• **Aim**
Reproduce the listing from the line that has "Sorting by camera distance, arrange" through the line that has "2. the red sleeve at (24,68)", substituting "order" for "arrange" and leaving everything else unchanged.

+===+

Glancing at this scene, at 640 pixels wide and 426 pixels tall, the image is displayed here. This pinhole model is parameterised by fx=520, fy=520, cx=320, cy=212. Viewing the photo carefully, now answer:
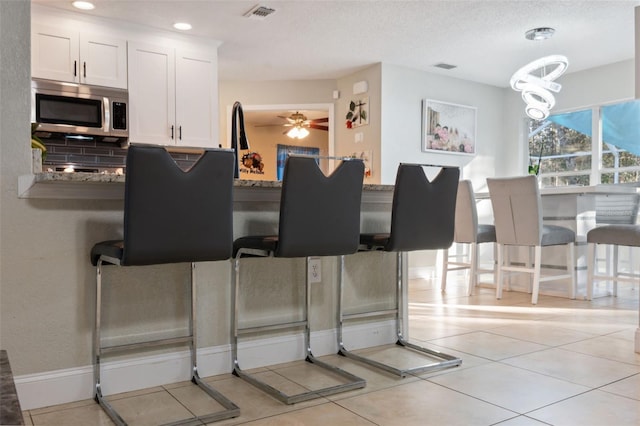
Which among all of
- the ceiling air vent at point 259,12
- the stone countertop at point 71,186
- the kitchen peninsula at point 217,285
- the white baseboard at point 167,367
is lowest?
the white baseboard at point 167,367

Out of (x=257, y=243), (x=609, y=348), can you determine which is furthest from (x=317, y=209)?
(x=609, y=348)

+===+

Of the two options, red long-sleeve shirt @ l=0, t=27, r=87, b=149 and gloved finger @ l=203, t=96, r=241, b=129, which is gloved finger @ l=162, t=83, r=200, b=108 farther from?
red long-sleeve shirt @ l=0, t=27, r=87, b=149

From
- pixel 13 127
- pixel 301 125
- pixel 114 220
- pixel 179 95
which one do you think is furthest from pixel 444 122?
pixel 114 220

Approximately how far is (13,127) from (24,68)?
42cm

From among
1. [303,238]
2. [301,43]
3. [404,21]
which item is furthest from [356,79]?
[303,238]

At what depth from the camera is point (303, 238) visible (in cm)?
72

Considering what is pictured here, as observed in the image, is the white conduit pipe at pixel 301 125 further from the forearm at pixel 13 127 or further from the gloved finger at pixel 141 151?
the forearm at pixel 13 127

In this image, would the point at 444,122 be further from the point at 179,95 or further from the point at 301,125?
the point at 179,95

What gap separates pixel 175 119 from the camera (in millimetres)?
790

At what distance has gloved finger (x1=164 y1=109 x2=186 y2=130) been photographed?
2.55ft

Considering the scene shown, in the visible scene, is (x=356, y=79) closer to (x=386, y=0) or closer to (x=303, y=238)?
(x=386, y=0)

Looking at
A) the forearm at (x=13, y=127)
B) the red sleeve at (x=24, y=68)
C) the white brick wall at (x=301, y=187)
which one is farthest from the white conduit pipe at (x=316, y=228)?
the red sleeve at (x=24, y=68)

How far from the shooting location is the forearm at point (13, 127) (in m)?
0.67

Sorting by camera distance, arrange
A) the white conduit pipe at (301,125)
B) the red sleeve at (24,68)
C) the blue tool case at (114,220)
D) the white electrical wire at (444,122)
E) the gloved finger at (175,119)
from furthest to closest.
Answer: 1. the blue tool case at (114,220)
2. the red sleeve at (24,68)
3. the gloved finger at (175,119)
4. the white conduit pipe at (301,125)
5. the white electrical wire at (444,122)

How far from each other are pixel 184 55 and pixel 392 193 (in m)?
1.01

+===+

• **Finished task**
Sorting by camera distance, order
A) the white conduit pipe at (301,125)
B) the red sleeve at (24,68)
C) the blue tool case at (114,220)
D) the white electrical wire at (444,122)
E) the gloved finger at (175,119)
from furthest to closest.
Answer: 1. the blue tool case at (114,220)
2. the red sleeve at (24,68)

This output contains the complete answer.